*Required work:* Copy each of the entries below faithfully, setting aside any pictures.

---------- Dataset

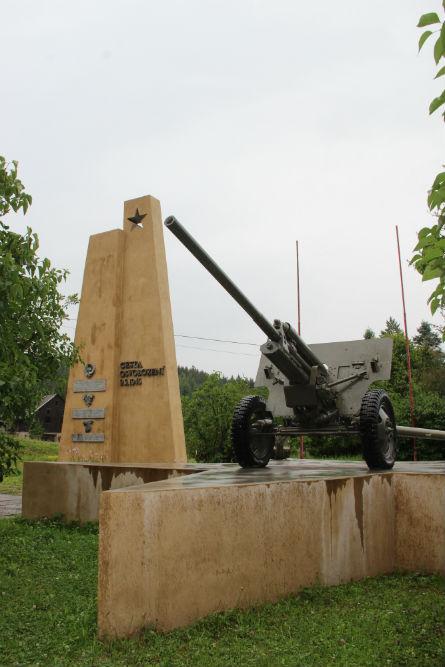 Liberation Memorial Odolov
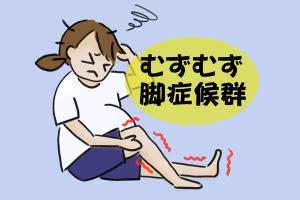妊娠中に眠れない…むずむず脚症候群の対策法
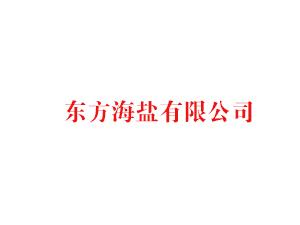 山东盐业集团东方海盐有限公司企业LOGO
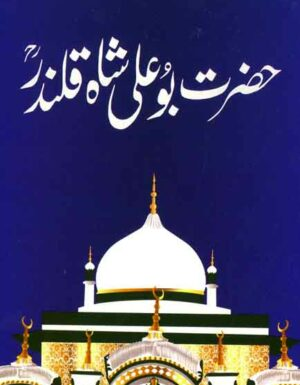 Hazrat Boo Ali Shah Qalandar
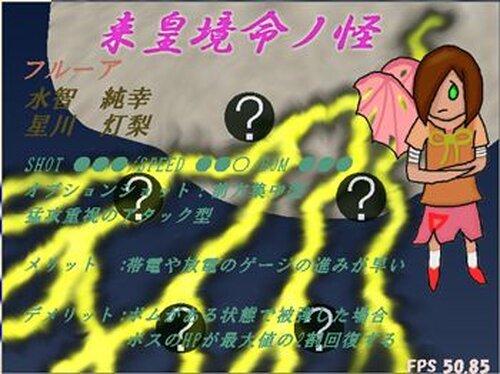 来皇境命ノ怪 Game Screen Shot2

--------------------

*Reply to the exercise:*
 Liberation Memorial Odolov
妊娠中に眠れない…むずむず脚症候群の対策法
 山东盐业集团东方海盐有限公司企业LOGO
 Hazrat Boo Ali Shah Qalandar
 来皇境命ノ怪 Game Screen Shot2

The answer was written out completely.